Abstract: INTRODUCTION: Neonatal persistent pulmonary hypertension (NPPH) is characterised by persistently high pulmonary vascular resistance (PVR). Sildenafil has recently been suggested as an alternative to or an associative therapy with inhaled nitric oxide (iNO) to reduce mortality (10-40%) and morbidity (major neurologic disabilities among surviving newborns remains approximately 15-60%).
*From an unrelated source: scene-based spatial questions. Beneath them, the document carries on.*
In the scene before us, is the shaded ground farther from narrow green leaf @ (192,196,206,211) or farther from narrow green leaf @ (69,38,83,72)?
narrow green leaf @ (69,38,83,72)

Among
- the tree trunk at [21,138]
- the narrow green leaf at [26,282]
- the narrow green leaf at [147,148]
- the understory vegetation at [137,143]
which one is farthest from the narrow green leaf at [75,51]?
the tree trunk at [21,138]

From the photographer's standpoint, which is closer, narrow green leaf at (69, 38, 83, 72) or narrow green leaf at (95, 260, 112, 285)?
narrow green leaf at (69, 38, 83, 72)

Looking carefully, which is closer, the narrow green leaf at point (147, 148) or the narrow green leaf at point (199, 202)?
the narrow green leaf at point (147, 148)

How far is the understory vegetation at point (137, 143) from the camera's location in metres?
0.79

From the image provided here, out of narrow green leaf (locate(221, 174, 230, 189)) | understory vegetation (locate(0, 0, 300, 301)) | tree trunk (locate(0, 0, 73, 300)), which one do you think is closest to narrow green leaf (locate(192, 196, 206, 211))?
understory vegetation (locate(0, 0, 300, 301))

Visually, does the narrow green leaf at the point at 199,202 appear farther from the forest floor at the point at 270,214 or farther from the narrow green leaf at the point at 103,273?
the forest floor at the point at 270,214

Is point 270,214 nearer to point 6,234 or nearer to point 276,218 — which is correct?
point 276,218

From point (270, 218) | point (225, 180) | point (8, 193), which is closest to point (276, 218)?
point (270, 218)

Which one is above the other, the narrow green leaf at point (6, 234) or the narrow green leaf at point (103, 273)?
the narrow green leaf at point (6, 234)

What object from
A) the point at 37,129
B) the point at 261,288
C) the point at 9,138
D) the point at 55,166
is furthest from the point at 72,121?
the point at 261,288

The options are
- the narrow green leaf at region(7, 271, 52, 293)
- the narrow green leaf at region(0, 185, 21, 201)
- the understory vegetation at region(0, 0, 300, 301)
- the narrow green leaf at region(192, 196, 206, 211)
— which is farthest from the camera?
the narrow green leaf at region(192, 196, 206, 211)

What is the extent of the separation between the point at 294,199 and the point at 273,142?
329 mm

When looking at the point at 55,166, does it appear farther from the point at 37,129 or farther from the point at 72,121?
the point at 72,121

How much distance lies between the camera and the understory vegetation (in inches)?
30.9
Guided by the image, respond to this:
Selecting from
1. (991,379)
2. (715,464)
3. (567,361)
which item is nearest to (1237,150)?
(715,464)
The objective is to report three cases of NPPH treated with sildenafil in association of iNO. CASE REPORTS. Echocardiography examination of three newborn babies with respiratory distress syndrome and a gestational age between 33 and 39 weeks revealed pulmonary hypertension following early onset sepsis. Synchronized intermittent mandatory ventilation (SIMV) and surfactant therapy had no effect on oxygen saturation (SatO2) and oxygen alveolar-arterial difference (AaDO2). High frequency oscillatory ventilation (HFOV) and iNO therapy proved to be equally ineffective. Oral sildenafil was administered at 2 mg/Kg/6 hs. A gradual but significant improvement in oxygenation was achieved and a reduction in AaDO2 along with oxygenation index (OI) and pulmonary arterial pressure (PAP) was observed in the first 6-10 hrs after administration of sildenafil. The therapy was maintained for 36-48 hrs with total success. CONCLUSIONS: A beneficial pulmonary vasodilator effect was obtained in treating NPPH with sildenafil where conventional methods had failed. Sildenafil used in association with iNO reduces the duration of treatment, the quantity of iNO normally required and the associated toxic effects. A multicentric, randomized trial could be useful in demonstrating the safety, efficacy, doses and forms of administration of sildenafil.